Q4. Yes. All inequalities in Eq.7 mean point-wise less than or equal to.

Q5. The definitions of L_x and L_u can be found in Section A.1. We will add corresponding descriptions in Algo3.

Q6. The number (50/100/400) denotes the number of labeled samples for each class. We will explain it in the head of Table 5.

Q7. Yes, it is a typo.

W3: The distribution in Eq.8 is not mathematically valid.

We acknowledge that defining $\mathcal{U}$ as a distribution is inappropriate; rather, it is the k-fold of a distribution. In our paper, focusing on modeling OOD detection in OSSL, this definition remains valid within our technical framework. In the revised version, the terminology will be modified to use "K-fold unlabeled distribution" instead of "unlabeled distribution" to describe $\mathcal{U}$.

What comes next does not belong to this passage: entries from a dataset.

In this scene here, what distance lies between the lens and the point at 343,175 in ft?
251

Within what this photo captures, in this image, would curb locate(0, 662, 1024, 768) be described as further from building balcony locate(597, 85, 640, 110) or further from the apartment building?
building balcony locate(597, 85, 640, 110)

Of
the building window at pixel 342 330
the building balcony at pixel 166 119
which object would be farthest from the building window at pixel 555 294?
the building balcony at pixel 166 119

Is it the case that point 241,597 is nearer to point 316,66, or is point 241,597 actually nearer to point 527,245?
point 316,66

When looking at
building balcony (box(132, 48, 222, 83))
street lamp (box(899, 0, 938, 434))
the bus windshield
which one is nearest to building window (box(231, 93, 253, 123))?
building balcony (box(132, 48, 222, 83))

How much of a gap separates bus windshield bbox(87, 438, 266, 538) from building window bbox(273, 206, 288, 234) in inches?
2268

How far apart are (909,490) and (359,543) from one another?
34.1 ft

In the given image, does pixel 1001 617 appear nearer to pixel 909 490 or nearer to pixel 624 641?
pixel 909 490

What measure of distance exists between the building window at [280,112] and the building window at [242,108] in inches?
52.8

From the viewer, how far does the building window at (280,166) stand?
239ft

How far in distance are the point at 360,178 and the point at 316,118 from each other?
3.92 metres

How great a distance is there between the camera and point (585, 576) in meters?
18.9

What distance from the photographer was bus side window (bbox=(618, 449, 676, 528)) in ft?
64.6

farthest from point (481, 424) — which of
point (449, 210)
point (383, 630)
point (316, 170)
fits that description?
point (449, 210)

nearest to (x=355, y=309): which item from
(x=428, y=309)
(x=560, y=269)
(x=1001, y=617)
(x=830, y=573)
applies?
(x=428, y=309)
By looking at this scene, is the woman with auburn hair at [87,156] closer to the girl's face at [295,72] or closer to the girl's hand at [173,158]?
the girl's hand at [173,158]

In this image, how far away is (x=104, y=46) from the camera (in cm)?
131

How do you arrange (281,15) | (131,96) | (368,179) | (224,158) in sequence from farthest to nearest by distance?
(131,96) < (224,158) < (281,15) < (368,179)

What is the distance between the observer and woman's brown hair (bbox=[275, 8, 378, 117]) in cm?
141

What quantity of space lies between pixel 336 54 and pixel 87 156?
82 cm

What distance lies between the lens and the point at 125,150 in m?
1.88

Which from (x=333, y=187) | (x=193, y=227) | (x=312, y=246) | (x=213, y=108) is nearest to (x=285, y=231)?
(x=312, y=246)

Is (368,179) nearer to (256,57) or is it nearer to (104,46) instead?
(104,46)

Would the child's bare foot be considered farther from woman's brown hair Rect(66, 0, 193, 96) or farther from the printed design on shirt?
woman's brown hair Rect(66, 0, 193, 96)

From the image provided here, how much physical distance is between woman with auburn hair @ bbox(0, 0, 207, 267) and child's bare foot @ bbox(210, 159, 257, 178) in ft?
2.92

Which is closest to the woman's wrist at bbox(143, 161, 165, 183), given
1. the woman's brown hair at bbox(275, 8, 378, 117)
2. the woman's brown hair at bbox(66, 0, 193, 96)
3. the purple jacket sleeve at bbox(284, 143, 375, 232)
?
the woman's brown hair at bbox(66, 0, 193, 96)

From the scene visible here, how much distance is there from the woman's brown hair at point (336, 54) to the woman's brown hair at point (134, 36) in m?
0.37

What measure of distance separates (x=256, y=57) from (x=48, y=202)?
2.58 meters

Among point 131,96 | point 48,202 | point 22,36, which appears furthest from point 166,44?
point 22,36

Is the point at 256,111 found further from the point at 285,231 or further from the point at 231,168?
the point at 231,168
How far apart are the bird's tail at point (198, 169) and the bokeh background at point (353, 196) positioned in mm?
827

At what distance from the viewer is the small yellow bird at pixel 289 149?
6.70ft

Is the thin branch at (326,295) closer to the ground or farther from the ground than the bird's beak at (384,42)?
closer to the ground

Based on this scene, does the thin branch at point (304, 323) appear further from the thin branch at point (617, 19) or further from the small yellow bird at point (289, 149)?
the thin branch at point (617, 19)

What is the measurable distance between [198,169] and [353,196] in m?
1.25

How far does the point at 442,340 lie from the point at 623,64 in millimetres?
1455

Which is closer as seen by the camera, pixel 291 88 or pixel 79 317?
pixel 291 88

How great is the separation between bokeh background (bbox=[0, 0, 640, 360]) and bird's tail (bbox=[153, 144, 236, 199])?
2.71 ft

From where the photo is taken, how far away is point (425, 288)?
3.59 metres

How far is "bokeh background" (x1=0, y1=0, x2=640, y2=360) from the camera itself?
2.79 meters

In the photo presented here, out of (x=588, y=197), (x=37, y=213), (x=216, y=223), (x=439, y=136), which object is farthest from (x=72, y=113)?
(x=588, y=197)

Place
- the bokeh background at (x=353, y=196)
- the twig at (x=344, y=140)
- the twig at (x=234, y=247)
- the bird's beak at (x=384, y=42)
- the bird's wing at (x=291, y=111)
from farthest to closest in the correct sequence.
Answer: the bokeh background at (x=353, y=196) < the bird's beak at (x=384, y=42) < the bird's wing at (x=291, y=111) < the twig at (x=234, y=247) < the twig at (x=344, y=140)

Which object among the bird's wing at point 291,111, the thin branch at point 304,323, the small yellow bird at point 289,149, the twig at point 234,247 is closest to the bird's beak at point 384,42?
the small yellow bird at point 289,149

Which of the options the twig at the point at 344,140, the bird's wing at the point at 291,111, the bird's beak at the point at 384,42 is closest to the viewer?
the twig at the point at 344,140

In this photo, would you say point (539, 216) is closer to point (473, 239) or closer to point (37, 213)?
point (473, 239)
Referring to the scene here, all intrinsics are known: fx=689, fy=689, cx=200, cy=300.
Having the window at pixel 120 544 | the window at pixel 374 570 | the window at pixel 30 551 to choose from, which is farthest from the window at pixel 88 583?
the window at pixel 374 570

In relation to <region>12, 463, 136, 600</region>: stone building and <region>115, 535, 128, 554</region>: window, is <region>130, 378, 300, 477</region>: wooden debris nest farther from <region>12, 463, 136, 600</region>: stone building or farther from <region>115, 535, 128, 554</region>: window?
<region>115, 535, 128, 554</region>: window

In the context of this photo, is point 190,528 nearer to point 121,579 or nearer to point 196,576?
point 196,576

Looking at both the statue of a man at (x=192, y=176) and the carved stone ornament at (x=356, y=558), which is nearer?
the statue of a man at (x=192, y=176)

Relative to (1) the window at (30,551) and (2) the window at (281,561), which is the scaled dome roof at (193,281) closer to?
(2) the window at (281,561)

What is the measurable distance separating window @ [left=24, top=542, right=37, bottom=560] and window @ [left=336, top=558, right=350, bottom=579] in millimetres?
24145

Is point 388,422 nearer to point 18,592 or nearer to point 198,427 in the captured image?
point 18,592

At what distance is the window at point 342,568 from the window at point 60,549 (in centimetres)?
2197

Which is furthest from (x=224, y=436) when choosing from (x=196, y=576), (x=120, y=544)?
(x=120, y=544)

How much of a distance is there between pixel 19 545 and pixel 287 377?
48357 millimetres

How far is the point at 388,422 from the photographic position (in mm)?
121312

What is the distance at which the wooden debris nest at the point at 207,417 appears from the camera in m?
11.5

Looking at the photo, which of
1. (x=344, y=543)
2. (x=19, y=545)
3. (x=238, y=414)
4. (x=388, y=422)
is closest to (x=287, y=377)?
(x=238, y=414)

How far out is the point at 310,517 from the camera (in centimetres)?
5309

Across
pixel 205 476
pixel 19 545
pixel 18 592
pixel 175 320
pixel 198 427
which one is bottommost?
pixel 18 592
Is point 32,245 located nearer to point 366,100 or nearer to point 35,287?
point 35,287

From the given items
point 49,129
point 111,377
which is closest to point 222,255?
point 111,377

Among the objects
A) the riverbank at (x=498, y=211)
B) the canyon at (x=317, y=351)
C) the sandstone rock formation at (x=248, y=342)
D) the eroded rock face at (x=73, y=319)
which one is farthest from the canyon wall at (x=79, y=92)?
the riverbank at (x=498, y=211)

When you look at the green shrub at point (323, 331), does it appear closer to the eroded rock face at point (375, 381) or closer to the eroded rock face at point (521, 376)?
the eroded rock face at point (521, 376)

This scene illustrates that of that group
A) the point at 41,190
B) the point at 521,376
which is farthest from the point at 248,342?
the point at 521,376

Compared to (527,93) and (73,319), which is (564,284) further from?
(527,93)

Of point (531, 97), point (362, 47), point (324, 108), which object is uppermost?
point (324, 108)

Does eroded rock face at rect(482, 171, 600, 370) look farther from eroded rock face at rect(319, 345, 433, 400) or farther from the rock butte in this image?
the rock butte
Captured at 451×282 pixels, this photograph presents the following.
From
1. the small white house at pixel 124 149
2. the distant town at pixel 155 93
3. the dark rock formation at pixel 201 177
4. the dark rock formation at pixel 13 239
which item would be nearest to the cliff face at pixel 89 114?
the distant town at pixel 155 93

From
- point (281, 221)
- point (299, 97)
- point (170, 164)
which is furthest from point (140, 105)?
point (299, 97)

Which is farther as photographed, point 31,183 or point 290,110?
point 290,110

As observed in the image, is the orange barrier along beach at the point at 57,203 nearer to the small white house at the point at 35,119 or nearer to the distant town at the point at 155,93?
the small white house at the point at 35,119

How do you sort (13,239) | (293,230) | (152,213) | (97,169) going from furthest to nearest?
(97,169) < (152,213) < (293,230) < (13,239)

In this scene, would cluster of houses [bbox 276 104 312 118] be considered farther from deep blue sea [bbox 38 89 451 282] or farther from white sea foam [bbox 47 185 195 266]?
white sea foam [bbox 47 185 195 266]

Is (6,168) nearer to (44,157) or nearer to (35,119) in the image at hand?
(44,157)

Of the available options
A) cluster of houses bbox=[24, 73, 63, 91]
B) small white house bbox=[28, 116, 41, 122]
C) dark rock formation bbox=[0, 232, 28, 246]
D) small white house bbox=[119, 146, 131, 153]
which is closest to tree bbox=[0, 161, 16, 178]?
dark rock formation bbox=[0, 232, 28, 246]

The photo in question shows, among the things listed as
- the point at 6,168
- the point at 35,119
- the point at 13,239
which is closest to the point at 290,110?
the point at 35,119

Thanks for your thoughtful and constructive feedback.

W1: The novelty of the method is limited and the paper overclaims novelty.

We acknowledge that barycentric projection is a concept in the OT literature, and we recognize that the functionality of the proposed mass score function could be mathematically interpretated through barycentric projection.

Having clarified this, we would like to emphasize that we did not claim the ownership of the concept. Our primary contribution lies in modeling the OOD detection problem under the OSSL setting as a POT problem, and in training it within the SSL setting in an end-to-end manner. The Mass Score Function (MSF) is just one facet of the contributions of this paper, aiding in assessing the likelihood of a test input being an OOD sample.

In summary, our claim is that the proposal of the problem modeling and its associated techniques are novel in OOD detection under OSSL settings. We value your suggestions, and we agree that utilizing the concept of barycentric projection for explaining the proposed score function would enhance mathematical rigor, clarify intuitions, and improve presentation.

W2: The issue regarding the parameter k.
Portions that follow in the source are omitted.